▸ **Complete the following**:
**a)** List the four people the article on the Badger Guns jury verdict names in connection with the 2009 shooting of Milwaukee police officers.
**b)** Write the next part of the news article about the Badger Guns jury verdict, starting after its last sentence.

Brew City Shooter's Supply Inc., formerly known as Badger Guns, in Milwaukee, on Jan. 10, 2011.
Mike De Sistiā€”AP
By Josh Sanburn
October 14, 2015

The jury decision finding a Wisconsin gun seller liable for selling a firearm that was used to shoot two police officers is a rare legal victory for gun control advocates that could open a new front in the nation’s contentious fight over the right to bear arms.

A jury on Tuesday held that Badger Guns, a Milwaukee firearms seller, was liable for the wounding of two Milwaukee police officers in 2009 after it sold a gun to a straw purchaser, who bought the weapon on behalf of someone else. The gun was purchased by 21-year-old Jacob Collins and given to 18-year-old Julius Burton, who was too young to buy a firearm. One month later, Burton shot and wounded officers Bryan Norberg and Graham Kunisch. Burton is now serving 80 years in prison while Collins spent two years behind bars.

Until recently, few cases have held gun dealers responsible for selling a firearm linked to a crime. Only two have reached a jury since 2005, when Congress passed the Protection for Lawful Commerce in Arms Act (PLCAA), which provides broad immunity for gun sellers and was strongly supported by the National Rifle Association. Earlier this summer, a similar lawsuit found that an Alaska gun seller was not liable for a firearm it had sold that was later used in a 2006 murder.

Records from a data collection
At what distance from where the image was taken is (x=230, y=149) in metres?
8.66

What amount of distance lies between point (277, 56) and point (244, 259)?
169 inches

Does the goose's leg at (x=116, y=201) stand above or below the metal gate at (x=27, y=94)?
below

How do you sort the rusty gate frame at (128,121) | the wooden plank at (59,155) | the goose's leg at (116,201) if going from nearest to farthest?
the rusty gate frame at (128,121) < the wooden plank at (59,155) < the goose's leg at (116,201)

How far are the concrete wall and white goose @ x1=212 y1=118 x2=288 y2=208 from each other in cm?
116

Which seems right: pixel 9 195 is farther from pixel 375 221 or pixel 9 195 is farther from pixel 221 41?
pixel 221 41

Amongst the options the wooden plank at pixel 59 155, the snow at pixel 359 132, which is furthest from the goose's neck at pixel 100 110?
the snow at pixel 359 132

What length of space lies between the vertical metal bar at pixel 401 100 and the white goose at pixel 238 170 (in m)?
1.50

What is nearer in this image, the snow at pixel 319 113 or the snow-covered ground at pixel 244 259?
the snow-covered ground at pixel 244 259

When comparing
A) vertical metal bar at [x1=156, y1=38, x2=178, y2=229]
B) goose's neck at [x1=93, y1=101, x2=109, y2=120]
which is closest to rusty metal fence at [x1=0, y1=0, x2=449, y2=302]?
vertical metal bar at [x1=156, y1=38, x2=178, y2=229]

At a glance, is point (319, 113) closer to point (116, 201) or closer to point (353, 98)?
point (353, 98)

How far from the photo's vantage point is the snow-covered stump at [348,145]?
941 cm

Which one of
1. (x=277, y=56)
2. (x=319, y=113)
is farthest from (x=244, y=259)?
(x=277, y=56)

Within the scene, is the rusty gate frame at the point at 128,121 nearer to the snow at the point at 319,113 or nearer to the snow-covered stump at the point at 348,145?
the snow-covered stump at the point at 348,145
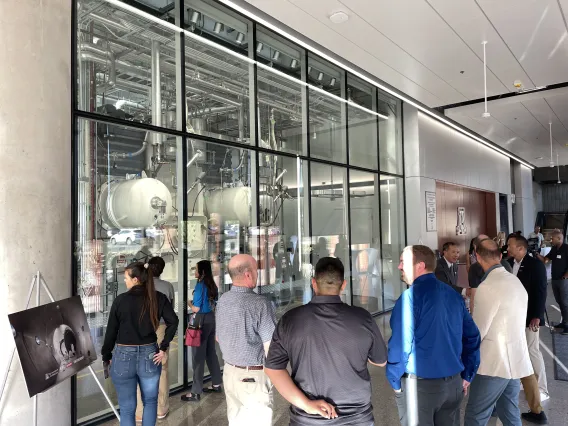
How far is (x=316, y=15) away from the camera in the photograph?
4.62m

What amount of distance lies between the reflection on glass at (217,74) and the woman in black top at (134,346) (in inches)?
86.7

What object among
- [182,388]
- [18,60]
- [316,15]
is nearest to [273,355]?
[18,60]

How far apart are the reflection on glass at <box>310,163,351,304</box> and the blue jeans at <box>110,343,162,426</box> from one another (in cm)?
371

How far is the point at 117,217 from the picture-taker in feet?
13.1

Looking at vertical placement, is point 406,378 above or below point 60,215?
below

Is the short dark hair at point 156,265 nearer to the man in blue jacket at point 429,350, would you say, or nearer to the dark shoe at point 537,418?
the man in blue jacket at point 429,350

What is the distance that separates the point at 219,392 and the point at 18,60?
3.35 meters

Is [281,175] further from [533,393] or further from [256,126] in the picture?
[533,393]

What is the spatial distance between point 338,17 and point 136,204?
285 cm

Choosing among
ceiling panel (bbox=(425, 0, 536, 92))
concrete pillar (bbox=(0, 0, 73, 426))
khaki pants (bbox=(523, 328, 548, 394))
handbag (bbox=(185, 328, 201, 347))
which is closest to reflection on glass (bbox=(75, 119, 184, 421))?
Result: concrete pillar (bbox=(0, 0, 73, 426))

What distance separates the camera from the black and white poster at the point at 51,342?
2.32 metres

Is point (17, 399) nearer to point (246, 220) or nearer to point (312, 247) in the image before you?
point (246, 220)

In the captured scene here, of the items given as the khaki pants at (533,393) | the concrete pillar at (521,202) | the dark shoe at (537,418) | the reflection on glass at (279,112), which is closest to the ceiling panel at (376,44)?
the reflection on glass at (279,112)

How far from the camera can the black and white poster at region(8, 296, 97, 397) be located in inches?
91.4
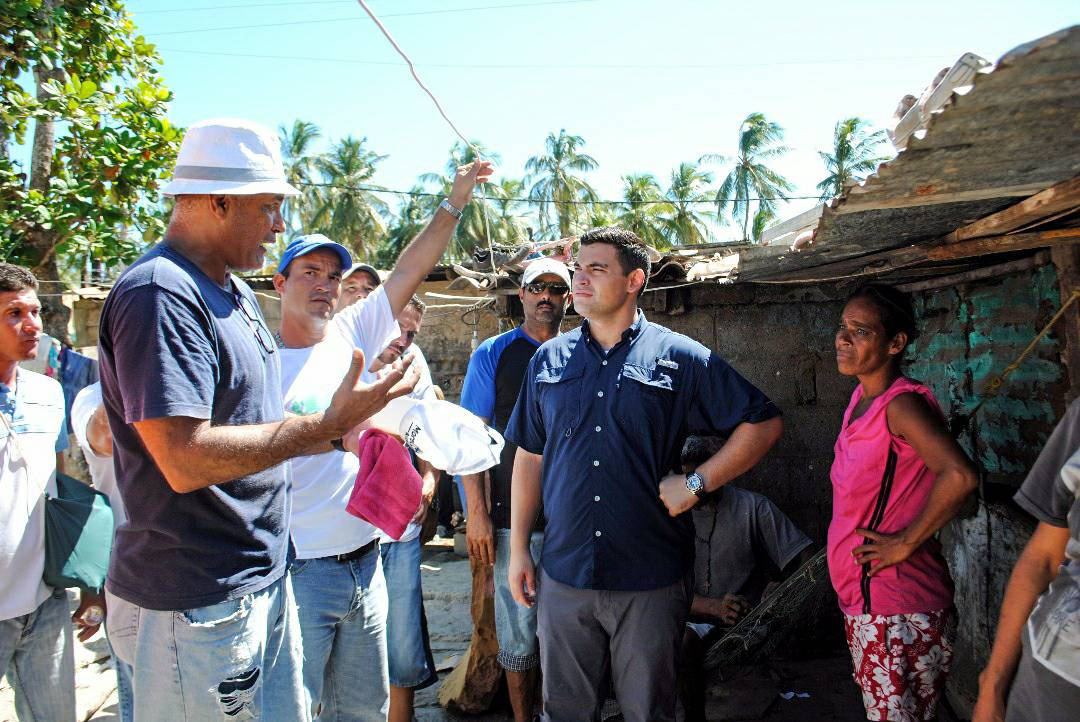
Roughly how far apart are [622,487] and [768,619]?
196cm

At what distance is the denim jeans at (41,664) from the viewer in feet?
9.27

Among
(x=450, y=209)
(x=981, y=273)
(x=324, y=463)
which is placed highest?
(x=450, y=209)

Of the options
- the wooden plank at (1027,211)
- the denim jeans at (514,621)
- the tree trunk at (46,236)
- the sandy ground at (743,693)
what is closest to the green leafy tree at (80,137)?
the tree trunk at (46,236)

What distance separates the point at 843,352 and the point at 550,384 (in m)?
1.20

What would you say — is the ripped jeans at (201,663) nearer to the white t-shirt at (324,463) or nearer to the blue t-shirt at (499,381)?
the white t-shirt at (324,463)

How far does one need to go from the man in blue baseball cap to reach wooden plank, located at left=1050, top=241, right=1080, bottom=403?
2281mm

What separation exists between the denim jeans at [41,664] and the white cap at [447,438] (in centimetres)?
173

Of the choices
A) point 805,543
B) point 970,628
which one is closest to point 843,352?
point 970,628

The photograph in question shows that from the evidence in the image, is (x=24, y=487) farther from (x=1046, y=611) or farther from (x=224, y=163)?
(x=1046, y=611)

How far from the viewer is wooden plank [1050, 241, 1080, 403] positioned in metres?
2.78

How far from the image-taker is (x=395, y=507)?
249 cm

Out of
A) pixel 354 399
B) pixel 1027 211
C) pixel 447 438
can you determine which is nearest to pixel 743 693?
pixel 447 438

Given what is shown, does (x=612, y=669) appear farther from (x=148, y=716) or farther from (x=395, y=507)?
(x=148, y=716)

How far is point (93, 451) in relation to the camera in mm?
3031
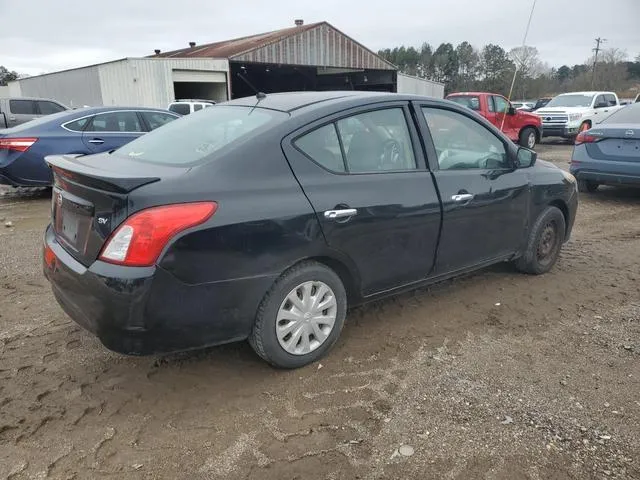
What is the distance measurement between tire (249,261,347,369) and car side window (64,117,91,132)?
656 cm

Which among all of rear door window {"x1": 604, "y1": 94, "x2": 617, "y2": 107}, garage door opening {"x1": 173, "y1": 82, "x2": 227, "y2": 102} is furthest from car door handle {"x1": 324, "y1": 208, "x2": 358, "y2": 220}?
garage door opening {"x1": 173, "y1": 82, "x2": 227, "y2": 102}

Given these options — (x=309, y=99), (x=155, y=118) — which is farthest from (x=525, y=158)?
(x=155, y=118)

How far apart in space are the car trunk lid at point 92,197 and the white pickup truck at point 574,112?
17421 millimetres

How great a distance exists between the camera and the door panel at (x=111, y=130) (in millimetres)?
8133

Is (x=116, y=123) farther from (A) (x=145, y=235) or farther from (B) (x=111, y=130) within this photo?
(A) (x=145, y=235)

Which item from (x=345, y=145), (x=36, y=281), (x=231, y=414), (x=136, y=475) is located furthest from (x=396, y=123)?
(x=36, y=281)

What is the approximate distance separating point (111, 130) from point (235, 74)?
2413cm

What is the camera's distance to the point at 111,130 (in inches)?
332

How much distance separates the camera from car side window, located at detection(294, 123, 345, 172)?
2.99 m

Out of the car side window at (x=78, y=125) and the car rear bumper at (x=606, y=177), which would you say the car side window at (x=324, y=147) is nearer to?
the car rear bumper at (x=606, y=177)

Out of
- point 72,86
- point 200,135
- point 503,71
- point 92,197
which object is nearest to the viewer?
point 92,197

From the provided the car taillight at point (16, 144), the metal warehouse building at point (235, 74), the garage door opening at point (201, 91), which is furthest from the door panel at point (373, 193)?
the garage door opening at point (201, 91)

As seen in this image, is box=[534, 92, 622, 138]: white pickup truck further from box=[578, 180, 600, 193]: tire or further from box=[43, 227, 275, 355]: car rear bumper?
box=[43, 227, 275, 355]: car rear bumper

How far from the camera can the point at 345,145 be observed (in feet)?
10.4
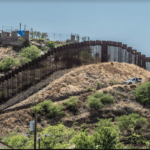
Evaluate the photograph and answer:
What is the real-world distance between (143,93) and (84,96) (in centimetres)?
774

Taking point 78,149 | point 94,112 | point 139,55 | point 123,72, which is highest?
point 139,55

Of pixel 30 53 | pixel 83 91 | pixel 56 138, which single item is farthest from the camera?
pixel 30 53

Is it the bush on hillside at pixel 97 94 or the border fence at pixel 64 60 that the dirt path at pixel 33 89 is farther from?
the bush on hillside at pixel 97 94

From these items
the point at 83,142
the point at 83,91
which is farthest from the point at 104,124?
the point at 83,91

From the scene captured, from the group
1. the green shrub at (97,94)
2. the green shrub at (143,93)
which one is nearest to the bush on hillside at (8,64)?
the green shrub at (97,94)

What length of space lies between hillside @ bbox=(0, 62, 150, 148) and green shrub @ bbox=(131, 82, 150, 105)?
58cm

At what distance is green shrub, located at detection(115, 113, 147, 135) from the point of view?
30438mm

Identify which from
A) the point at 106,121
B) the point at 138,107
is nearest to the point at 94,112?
the point at 106,121

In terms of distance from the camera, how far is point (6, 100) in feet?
123

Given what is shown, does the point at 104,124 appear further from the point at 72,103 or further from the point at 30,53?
the point at 30,53

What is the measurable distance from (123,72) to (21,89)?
15.6m

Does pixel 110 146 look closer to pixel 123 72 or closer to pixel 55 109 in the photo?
pixel 55 109

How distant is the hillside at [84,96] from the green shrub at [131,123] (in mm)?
855

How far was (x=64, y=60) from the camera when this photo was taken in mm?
40688
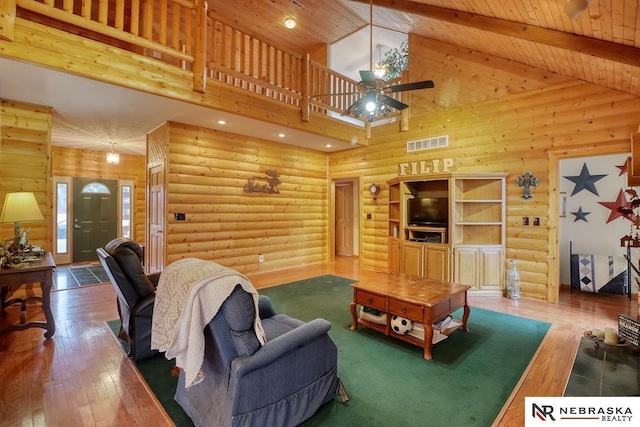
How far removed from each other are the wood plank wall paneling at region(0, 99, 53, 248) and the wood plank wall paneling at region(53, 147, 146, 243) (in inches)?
143

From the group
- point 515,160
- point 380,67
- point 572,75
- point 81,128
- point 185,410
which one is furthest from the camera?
point 380,67

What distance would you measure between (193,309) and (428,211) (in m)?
4.49

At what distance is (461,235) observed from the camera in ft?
16.4

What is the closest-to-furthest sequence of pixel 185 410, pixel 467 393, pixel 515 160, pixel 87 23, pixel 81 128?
pixel 185 410
pixel 467 393
pixel 87 23
pixel 515 160
pixel 81 128

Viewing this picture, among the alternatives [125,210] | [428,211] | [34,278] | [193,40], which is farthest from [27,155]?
[428,211]

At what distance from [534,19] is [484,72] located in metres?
1.72

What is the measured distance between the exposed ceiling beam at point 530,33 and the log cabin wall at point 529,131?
3.61 feet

▸ **Your written answers**:
**a)** Jacob Collins, Julius Burton, Bryan Norberg, Graham Kunisch

**b)**
But about 10 other lawsuits are currently in the works, including another suit against Badger Guns brought by two other Milwaukee officers who were shot with guns bought from the store, says Jonathan Lowy, the director of legal action at the Brady Center to Prevent Gun Violence. And the Milwaukee ruling could open the door for even more.

“Litigation is one of the most promising avenues to save lives,” Lowy said. “Any victory that’s achieved in court is going to inspire and help the movement to prevent gun violence, and this latest victory is certainly a very important one.”

The Brady Campaign has filed suits in Indiana, New York, Pennsylvania and Florida in cases involving straw purchases. The suits come at a time of increased attention on the federal law that grants gun sellers broad protections from liability. Since the mass shooting at Umpqua Community College on Oct. 1 that left 10 dead, Hillary Clinton has said she would work to repeal PLCAA if elected president.

“Does this lawsuit immediately make it easy to sue a gun dealer?” said Adam Skaggs, senior counsel for Everytown for Gun Safety, a gun control advocacy group. “No. But I think it’s focused people’s attention on this federal immunity law. And we’ll continue to see lawsuits because it’s not an uncommon occurrence that these sorts of sales occur within a small percentage of rogue gun dealers that don’t follow the law.”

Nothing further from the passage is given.